Based on the wording of the prompt, you might think that you should add up the fractions 1/91 + 1/92 + .... 1/100, but the GMAT would NEVER require that you do that math. Instead, lets do some real basic estimation of what that sum would be LESS than and GREATER than....

There are 10 total fractions and 9 of them are GREATER than 1/100. So, at the 'lower end', let's just say that all 10 fractions are equal to 1/100....

(10)(1/100) = 10/100 = 1/10

Thus, we know that the sum of those 10 fractions will be GREATER than 1/10.

Similarly, we know that all 10 of those fractions are LESS than 1/90. So, at the 'higher end', let's just say that all 10 fractions are equal to 1/90...

(10)(1/90) = 10/90 = 1/9

Thus, we know that the sum of those 10 fractions will be LESS than 1/9.

With those two deductions, there's only one answer that 'fits'...

Final Answer: C

GMAT assassins aren't born, they're made,
Rich

This question is similar in style to the one posted here:
https://www.beatthegmat.com/m-is-the-sum ... tml#793900

The big takeaway in both cases is that you don't actually need to do the math! The question structure indicates that you just need to approximate.

stevecultt wrote:If p is the sum of the reciprocals of the consecutive integers from 91 to 100, inclusive, which of the following is more than 1/p?

I. 8
II. 9
III. 10

(A) Only I
(B) Only II
(C) Only III
(D) Only II and III
(E) I, II and III

Let's first analyze the question. We are trying to find a potential range for 1/p, and p is equal to the sum of the reciprocals from 91 to 100 inclusive. Thus, p is:

1/91 + 1/92 + 1/93 + ...+ 1/100

The easiest way to determine the RANGE of p is to use easy numbers that can be quickly manipulated.

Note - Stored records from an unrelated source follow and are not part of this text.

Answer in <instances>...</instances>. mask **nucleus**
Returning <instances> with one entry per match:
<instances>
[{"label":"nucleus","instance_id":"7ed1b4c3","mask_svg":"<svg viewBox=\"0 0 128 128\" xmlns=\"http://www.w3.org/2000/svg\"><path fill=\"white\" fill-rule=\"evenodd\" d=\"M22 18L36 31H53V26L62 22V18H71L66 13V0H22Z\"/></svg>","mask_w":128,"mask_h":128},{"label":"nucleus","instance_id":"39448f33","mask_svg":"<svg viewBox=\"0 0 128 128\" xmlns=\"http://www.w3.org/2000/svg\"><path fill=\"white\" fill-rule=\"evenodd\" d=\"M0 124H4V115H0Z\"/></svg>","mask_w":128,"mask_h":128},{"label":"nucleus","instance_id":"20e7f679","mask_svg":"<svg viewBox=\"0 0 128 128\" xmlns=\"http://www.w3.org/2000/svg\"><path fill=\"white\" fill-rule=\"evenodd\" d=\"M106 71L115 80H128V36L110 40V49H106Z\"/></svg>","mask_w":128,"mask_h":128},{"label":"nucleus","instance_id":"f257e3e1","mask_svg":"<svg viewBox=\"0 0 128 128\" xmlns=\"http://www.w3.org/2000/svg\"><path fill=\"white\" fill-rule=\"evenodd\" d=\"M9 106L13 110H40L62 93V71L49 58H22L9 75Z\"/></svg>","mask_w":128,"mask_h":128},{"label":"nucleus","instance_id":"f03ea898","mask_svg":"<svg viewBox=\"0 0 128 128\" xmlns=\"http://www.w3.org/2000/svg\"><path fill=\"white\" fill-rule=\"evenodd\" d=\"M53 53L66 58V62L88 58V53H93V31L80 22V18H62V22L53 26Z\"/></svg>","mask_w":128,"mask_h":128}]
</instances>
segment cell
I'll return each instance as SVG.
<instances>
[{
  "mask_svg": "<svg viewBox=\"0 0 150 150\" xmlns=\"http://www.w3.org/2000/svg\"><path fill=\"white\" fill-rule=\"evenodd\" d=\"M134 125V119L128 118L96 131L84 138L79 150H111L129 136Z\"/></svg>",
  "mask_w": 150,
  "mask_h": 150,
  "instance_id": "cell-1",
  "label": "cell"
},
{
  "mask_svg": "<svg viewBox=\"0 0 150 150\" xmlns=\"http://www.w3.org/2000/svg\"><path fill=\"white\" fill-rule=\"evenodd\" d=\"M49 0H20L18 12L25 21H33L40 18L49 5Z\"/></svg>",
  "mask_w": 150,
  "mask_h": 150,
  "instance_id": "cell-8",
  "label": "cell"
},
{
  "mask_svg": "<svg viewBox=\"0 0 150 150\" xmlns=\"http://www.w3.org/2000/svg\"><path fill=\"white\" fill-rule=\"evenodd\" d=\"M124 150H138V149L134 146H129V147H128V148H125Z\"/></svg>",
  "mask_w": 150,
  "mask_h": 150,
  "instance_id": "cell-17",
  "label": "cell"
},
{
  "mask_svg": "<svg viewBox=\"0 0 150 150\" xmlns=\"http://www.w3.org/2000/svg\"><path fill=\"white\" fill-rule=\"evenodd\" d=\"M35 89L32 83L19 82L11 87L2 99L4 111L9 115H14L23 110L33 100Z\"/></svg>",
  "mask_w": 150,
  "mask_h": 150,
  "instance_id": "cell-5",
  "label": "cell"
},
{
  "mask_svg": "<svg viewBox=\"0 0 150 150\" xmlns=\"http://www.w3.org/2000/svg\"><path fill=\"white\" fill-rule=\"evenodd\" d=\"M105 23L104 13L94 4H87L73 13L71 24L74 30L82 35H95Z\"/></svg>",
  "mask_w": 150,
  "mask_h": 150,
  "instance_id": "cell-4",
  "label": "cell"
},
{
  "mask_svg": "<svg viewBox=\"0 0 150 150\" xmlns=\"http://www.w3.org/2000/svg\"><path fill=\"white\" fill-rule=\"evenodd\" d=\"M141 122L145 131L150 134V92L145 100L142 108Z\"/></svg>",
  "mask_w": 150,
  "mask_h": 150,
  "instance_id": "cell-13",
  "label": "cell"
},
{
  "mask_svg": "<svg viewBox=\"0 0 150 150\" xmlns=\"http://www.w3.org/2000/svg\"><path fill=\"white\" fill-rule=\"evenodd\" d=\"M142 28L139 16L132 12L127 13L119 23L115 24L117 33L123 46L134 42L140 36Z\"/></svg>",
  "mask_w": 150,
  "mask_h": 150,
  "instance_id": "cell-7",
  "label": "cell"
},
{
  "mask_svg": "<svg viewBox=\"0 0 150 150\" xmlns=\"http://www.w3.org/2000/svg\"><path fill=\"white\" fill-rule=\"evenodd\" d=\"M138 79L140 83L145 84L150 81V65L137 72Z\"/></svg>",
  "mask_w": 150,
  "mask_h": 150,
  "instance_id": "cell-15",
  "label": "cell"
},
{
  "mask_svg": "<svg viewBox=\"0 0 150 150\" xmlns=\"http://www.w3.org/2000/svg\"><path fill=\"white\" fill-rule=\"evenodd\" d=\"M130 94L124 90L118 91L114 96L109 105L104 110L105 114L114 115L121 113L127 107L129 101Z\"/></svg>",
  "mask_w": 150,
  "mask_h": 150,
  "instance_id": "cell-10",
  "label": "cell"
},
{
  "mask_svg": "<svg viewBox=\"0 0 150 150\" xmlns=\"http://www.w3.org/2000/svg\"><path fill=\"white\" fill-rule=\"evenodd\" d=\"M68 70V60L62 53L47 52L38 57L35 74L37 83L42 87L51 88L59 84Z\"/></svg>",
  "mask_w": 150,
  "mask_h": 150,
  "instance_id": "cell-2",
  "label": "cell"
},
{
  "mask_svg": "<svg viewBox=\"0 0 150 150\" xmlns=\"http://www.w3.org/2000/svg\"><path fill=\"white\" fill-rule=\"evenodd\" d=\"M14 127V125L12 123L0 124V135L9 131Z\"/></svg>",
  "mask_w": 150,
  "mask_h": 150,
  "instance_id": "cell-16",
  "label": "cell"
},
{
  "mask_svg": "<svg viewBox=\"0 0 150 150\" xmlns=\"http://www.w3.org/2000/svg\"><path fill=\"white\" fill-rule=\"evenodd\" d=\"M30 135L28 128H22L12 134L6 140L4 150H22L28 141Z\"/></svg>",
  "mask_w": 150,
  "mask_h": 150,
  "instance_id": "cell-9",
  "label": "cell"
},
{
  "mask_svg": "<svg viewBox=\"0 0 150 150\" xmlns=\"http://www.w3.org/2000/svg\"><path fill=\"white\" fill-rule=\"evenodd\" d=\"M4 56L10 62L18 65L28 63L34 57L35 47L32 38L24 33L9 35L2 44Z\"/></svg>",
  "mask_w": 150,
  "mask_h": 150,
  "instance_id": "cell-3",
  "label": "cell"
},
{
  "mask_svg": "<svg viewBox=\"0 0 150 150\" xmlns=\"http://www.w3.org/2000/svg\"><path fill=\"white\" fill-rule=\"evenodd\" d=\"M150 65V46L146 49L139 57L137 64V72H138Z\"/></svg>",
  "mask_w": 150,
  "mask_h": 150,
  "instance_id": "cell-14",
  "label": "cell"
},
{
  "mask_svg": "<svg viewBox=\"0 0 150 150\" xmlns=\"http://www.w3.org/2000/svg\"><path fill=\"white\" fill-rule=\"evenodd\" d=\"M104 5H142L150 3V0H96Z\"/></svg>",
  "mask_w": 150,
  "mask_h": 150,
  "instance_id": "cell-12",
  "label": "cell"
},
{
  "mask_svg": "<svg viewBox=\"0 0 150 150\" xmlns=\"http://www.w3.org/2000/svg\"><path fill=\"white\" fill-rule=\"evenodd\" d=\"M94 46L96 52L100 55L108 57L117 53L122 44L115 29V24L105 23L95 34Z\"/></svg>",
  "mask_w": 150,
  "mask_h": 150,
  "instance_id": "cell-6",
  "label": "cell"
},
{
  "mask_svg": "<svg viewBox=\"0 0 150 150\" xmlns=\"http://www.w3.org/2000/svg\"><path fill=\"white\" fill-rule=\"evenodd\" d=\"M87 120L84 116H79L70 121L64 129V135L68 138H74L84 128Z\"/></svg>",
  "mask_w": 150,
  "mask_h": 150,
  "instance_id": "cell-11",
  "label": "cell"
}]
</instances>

Note that 1/90 is greater than each of the addends and that 1/100 is less than or equal to each of the addends. Therefore, instead of trying to add 1/91 + 1/92 + 1/93 + ...+ 1/100, we are instead going to first add 1/90 ten times and then add 1/100 ten times. These two sums will give us a high estimate of p and a low estimate of p, respectively. Again, we are adding 1/90 and then 1/100, ten times each, because there are 10 numbers from 1/91 to 1/100 inclusive.

Instead of actually adding each of these values ten times, we will simply multiply each value by 10:

1/100 x 10 = 1/10

1/90 x 10 = 1/9

We see that p is between 1/10 and 1/9, i.e., 1/10 < p < 1/9. We can reciprocate all three sides of this inequality by switching the inequality sign to have 10 > 1/p > 9. Thus we see that only 10 is greater than 1/p.

Answer: C